Il primo scritto di Giacomo Noventa ripreso in Tre parole sulla Resistenza (Castelvecchi, pp. 72, euro 9) si potrebbe leggere a ripetizione in giornate come queste. Dopo aver concluso le poche pagine di Discorso sulla Resistenza e sulla morale politica (del 1947) ho pensato a quanto raramente ci poniamo il problema di come raccontiamo la storia, e qui intendo il racconto degli storici, siano questi storici di professione, statisti, giornalisti improvvisati, letterati, scienziati sociali o altro ancora. La prosa di chi scrive sulla storia non è quasi mai in cima alle nostre preoccupazioni e per questo a volte è interessante ascoltare anche chi, spostandosi dalla prosa, parla di poesia come storiografia. E non si tratta di capire soltanto perché Gioacchino Volpe fosse un grandissimo scrittore o perché altri storici attuali dovrebbero prestare molta più attenzione alla loro prosa sciatta e cascante, pena l'inanità dell'intero loro operato; si tratta anche di capire, piuttosto, perché ogni ragionamento attorno alla storia sia primariamente un trattato di retorica. Ma come?, si chiederà qualcuno. Dopo tutto lo sforzo che proviamo a fare per liberarci della "retorica fascista", della "retorica comunista"? Io credo invece - e leggendo Giacomo Noventa ho delle conferme - che il grosso equivoco di fondo sia aver dato e continuare a dare a "retorica" una connotazione negativa. Retorica è tutto, ovunque ci sia testo e quel conflitto che qualsiasi testo ineludibilmente imprime su una pagina. Mi rendo conto di dire una cosa ovvia per molti, ma forse meno ovvia di quanto si possa credere. E a volte può star bene ripetere anche le cose ovvie, tanto più quando si è vicini a ricorrenze.

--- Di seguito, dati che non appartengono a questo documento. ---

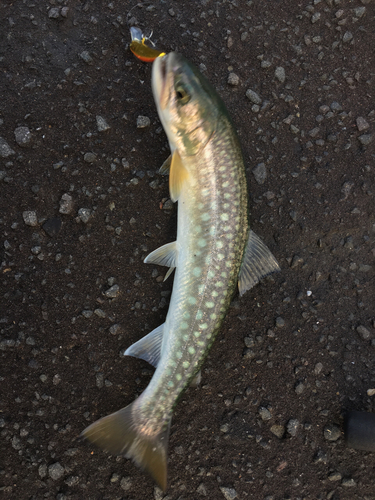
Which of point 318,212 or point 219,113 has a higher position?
point 219,113

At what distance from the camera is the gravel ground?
262 centimetres

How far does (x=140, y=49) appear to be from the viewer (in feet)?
8.94

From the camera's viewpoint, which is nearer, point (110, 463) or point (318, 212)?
point (110, 463)

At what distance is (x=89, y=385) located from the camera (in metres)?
2.64

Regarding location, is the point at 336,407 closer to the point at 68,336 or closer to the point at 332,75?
the point at 68,336

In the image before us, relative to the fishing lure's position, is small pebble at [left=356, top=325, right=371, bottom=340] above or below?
below

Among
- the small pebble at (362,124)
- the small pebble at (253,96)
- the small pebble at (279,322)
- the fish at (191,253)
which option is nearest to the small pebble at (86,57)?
the fish at (191,253)

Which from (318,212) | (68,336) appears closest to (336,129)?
(318,212)

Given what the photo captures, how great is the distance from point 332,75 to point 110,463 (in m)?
3.58

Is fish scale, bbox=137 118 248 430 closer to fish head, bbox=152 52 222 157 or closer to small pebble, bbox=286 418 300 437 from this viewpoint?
fish head, bbox=152 52 222 157

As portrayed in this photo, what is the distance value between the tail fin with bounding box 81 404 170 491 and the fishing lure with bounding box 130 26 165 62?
260 centimetres

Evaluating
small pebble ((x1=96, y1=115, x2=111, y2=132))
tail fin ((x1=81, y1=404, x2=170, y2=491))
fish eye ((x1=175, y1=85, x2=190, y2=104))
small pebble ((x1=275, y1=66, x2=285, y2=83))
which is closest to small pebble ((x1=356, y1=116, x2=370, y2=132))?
small pebble ((x1=275, y1=66, x2=285, y2=83))

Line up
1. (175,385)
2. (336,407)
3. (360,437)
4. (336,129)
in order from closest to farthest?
(175,385) < (360,437) < (336,407) < (336,129)

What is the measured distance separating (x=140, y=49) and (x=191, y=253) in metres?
1.66
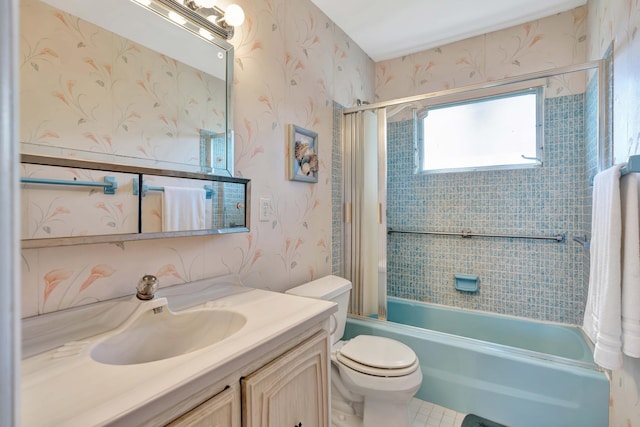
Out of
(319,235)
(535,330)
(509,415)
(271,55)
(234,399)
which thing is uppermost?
(271,55)

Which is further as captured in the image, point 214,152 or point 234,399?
point 214,152

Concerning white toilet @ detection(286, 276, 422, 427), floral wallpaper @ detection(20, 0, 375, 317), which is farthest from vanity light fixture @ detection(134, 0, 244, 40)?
white toilet @ detection(286, 276, 422, 427)

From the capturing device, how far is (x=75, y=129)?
91 centimetres

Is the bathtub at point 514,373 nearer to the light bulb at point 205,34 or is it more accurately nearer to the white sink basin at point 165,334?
the white sink basin at point 165,334

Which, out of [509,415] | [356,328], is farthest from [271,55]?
[509,415]

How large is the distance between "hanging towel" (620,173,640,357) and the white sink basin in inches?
46.0

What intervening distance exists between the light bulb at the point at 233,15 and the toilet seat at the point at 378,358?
1618 mm

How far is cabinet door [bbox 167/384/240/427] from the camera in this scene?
0.64 metres

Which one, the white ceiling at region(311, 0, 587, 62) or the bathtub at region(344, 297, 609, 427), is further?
the white ceiling at region(311, 0, 587, 62)

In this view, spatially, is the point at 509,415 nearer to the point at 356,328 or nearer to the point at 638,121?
the point at 356,328

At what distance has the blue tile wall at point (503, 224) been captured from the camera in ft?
6.95

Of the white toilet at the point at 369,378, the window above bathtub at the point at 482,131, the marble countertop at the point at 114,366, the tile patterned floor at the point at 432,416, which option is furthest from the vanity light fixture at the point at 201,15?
the tile patterned floor at the point at 432,416

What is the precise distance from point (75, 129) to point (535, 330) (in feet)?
9.14

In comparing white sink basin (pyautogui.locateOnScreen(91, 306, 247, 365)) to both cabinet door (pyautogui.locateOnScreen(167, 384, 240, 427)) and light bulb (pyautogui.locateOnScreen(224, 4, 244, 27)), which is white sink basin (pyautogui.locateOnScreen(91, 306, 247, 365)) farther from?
light bulb (pyautogui.locateOnScreen(224, 4, 244, 27))
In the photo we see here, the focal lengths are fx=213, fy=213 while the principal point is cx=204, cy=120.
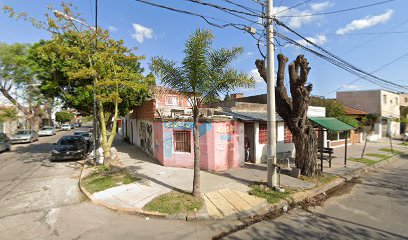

E allora il punto più importante e decisivo di questo libretto confezionato con alcuni scritti a tema resistenziale è la distinzione netta tra Resistenza e antifascismo. La prosa storica di cui necessitiamo ha un tremendo bisogno di distinzioni e di pochissime sfumature impressionistiche. I due termini su cui si sofferma Noventa, Resistenza e antifascismo, non sgorgano dalla stessa polla, vanno proprio divelti. Una certa "retorica" (virgolette d'obbligo qui, allora) ha voluto darcele a bere assieme, mescolate come goccette in un bicchier d'acqua e un'altra "retorica", oggi, usa la parola "resistenza" o il verbo "resistere" con un tic fastidioso. Gli uomini della Resistenza, prima ancora di combattere contro il Fascismo, combatterono contro sé stessi. Quest'aspetto della battaglia contro sé stessi è uno dei temi centrali di Noventa ma anche di tanta parte del secolo scorso, basti pensare a un autore come Brecht oppure a Fortini, per tornare in Italia. L'appurare l'esistenza di tale battaglia ci offre la spinta per saltar giù dagli angusti parapetti dai quali si affaccia qualsiasi discorso resistenziale e sulla resistenza, con o senza maiuscola. E di qui, ritornando a Noventa, anche a costo di dover passare dapprima per le sue riflessioni resistenziali, tralasciando momentaneamente il resto della sua opera, è giunto il momento di ridare a Ca' Zorzi un posto di grande pregnanza fra coloro che esercitarono un vero magistero d'azione nel Novecento, nonostante (o forse proprio a causa di) quello scontro irrequieto contro sé stessi che trovò il suo campo di battaglia proprio nel testo e nella retorica (senza virgolette) che ha tentato un racconto tra tanti possibili. Lì sta uno dei motivi che ci riporta continuamente a Noventa, lì - se vogliamo usare un termine che non amo - sta la sua attualità. E per far ciò, va bene ripartire da questi scritti, sia pure nel clima spesso annacquato dalle ricorrenze e soprattutto senza dimenticare che Noventa fu grande poeta. Per chi volesse cimentarsi con altri scritti, con altri suoi testi, resta imprescindibile
l'opera monumentale di sistemazione che fece l'editore Marsilio a cura
di Franco Manfriani, anche se non guasterebbe una più agile frammentazione e
proposta editoriale più continuativa, dal momento che le opere monumentali di sistemazione, pur meritorie, sono spesso la tomba luccicante di uno scrittore.